Rise and fall of the wagon
From its humble beginning in which it put the world’s families on wheels, the wagon is slowly dying in an age of CUV’s and Crossovers. From its high point during the 50’s and 60’s, the wagon has seemed to have come and gone with the times. But today it seems that it may too face total extinction.
With a fall from favour during the rise of the minivan era, the traditional family hauler has held its own in the automotive marketplace. But now with the death toll from sedans rising, the wagon too should meet the grim reaper of the automotive world. Let’s just hope that it’s not forever though.
Now I may not seem like the greatest supporter of wagons as I do own a CX-9, but this is only due to the fact that didn’t want a minivan.

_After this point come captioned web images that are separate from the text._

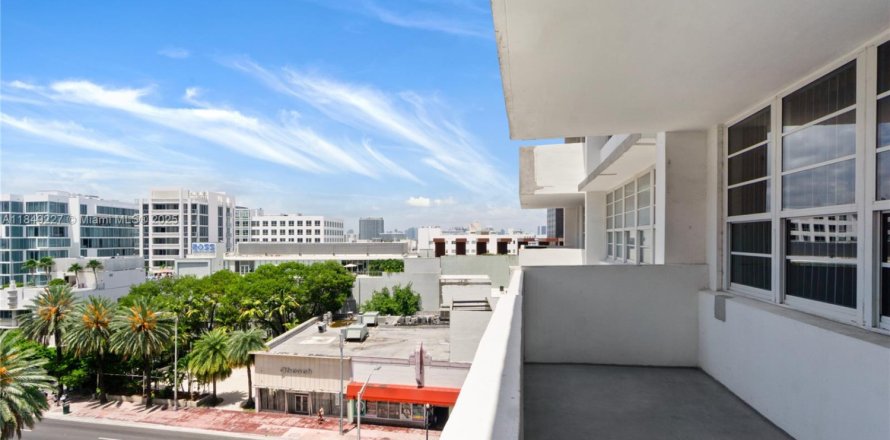 Studio à Condo à Miami Beach, Floride № 1852081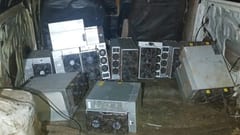 Robo de criptomineradores termina en balacera en Ciudad del Este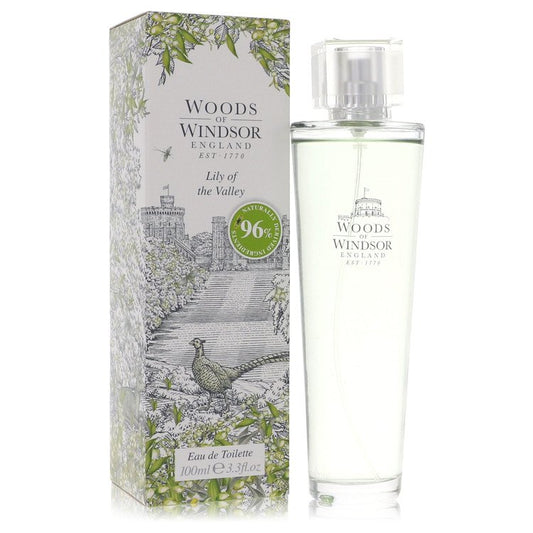 Lily Of The Valley (woods Of Windsor)         Eau De Toilette Spray         Women       100 ml-0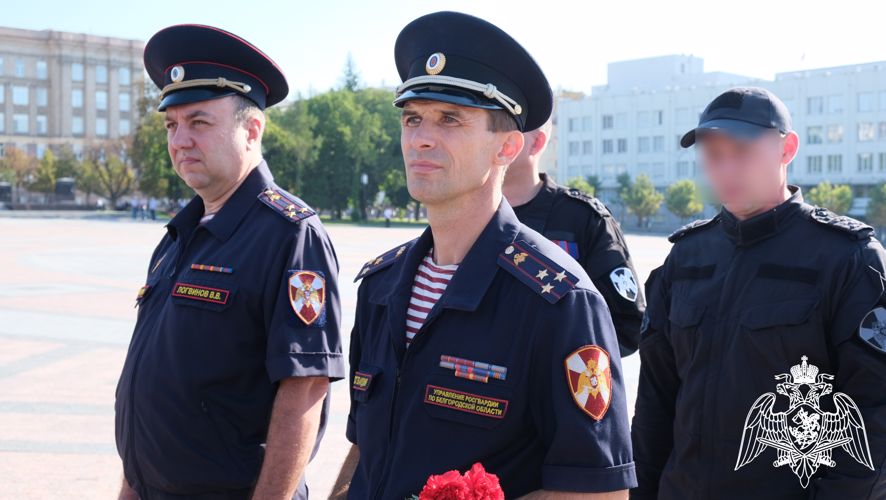Руководящий состав регионального управления Росгвардии принял участие в памятных мероприятиях, посвященных 80-летию со дня освобождения Белгорода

When it comes to my own fun car, I chose a rather wagon-esque Rio RX-V. Sure it may not have the power to throw around, but if it came to a choice between a wagon and sedan, I would still rather take the wagon.
But why did people move away from these once great people movers. This might be the question you really have to ask yourself. And that can all be summed up, in a one word answer. Accessibility. Yes accessibility is what really killed the wagon. Sure the 80’s were made of wagons built off of full size sedans, but when the minivan showed up and brought along its more accessible sliding doors and larger hatch, the wagon seemed like a dinosaur of the time. These larger and more accessible access doors made it easier for consumers to load both their families and luggage into. And it also helped get you back on the road a lot faster as well. This made it seem like the minivan was better than the station wagon. But really was it.
Loading luggage into either vehicle came both with their ups and downs. But trying to load some lumber into the minivan would become a chore rather than ease it was to load your building materials into the wagon. A lower deck and drop down seats made the wagon a lot easier to load, but time would soon change that as well. And consumers were more concerned with the ease of ingress and egress from their vehicles and that is where the van was winning.
Over the next decade the wagon began its long journey towards the scrapyard as the average size of the sedan decreased with each passing year. It wasn’t until 2004 when Dodge reintroduced the Magnum nameplate and brought with it a full size, fully accessible wagon model. Back in 2004 this was unheard of, even in the SUV world, as most of the time were only mid-size models. But Dodge didn’t care as they wanted to bring back the good old days of wagon rides. Of course this would be a short lived love affair as the SUV craze was in full swing. And being that SUV’s were able to do almost what a truck could do, the final nail for wagons was about to be hammered in.
As the markets fell and we came close to a gas crisis again, the need for more fuel efficient models was in full force. And with that companies began work on more fuel efficient engines. This development helped bring down the average fuel economy for companies and gave birth to the modern fuel efficient CUV’s that we have today.
After dropping the heavy framed SUV’s from their lineups and moving over to more fuel efficient sedan platforms, companies were finally able to meet the new CAFE regulations. But with that introduction came the final nail in the wagon coffin as both consumers and corporations, were starting to move away from sedans and into their fuel efficient CUV counterparts. Sure the CUV’s of today are more fuel efficient than the SUV’s of the early 2000’s, but they are still not any better than a true wagon.
With the rise of the CUV’s came the fall of the sedan marketplace and with it came the end of the wagon market once and for all. But is it a good thing to kill off this market completely, as todays sedans and wagons are still more fuel efficient than their CUV counterparts. This you would think would be enough to save both markets, but in today’s marketplace that is not the case. As consumer demand is still stronger for CUV’s and Crossovers, than it is for sedans and wagons. Even though you are still safer in a lower riding sedan/wagon than a high riding AWD CUV. This is due to its center of gravity and how the airflow under the vehicle works and the reason why Rally cars are made from hatchbacks and not CUV’s. More airflow underneath will add lift to your vehicle, whereas Rally cars are lower to the ground to decrease their lift. So really in the end a sedan or wagon is safer, but really do people truly care about that. No not really.
The final nail came with the introduction of the Prius and Tesla. This new EV-Hybrid market will finally kill off the sedan/wagon market as now it won’t matter on the weight or size of the engine as to the fuel millage. It will only matter what the consumer wants and it seems that everyone thinks an AWD CUV is still the safer alternative to the standard low riding sedan. Too bad people don’t understand this, because if they did, there would be far less CUV’s and far more wagons.
To all my wagon friends out there I hope that this isn’t the end and that we can make the wagon last forever. But until people realize their safety factor, then we might as well wave a farewell goodbye to a once great segment.